Copy the lines below verbatim, but only from the line containing "What choice from" through the end of the data.

------ RECORDS SHOWN

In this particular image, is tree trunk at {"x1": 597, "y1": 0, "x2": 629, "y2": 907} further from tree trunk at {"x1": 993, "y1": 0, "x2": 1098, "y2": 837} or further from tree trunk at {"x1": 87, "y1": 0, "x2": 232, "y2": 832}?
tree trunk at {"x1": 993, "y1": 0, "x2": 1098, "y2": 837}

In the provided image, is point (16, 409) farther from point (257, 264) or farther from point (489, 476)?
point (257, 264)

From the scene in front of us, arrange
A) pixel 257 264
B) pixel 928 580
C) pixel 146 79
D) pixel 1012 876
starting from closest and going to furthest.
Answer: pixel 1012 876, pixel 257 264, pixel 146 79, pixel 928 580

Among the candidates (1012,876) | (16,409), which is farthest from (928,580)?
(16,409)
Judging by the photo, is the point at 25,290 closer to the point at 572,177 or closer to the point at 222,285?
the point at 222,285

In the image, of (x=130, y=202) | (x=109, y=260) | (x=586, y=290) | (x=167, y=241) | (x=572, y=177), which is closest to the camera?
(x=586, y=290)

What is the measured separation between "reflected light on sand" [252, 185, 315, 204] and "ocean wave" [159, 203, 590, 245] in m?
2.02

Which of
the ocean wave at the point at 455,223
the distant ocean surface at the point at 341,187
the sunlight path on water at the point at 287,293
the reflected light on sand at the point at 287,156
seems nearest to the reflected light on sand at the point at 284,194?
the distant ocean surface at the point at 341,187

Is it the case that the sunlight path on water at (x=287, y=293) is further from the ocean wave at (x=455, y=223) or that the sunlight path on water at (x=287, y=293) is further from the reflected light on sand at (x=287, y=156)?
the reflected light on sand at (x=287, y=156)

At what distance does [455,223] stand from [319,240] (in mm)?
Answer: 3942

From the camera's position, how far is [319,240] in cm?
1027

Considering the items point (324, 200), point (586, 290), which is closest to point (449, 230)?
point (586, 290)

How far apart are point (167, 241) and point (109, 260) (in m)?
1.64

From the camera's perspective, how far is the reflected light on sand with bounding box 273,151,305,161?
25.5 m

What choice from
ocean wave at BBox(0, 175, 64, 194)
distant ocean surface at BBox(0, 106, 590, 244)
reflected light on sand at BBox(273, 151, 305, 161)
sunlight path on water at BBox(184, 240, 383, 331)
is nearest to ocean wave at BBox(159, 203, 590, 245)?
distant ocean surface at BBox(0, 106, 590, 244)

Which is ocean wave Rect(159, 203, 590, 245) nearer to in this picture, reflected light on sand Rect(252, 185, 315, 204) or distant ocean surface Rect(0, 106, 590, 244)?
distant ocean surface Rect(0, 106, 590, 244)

------------

THE ANSWER:
What choice from
ocean wave at BBox(0, 175, 64, 194)
distant ocean surface at BBox(0, 106, 590, 244)
reflected light on sand at BBox(273, 151, 305, 161)
sunlight path on water at BBox(184, 240, 383, 331)
is nearest to ocean wave at BBox(159, 203, 590, 245)?
distant ocean surface at BBox(0, 106, 590, 244)

Which is ocean wave Rect(159, 203, 590, 245) nearer to in this picture, reflected light on sand Rect(252, 185, 315, 204) or distant ocean surface Rect(0, 106, 590, 244)?
distant ocean surface Rect(0, 106, 590, 244)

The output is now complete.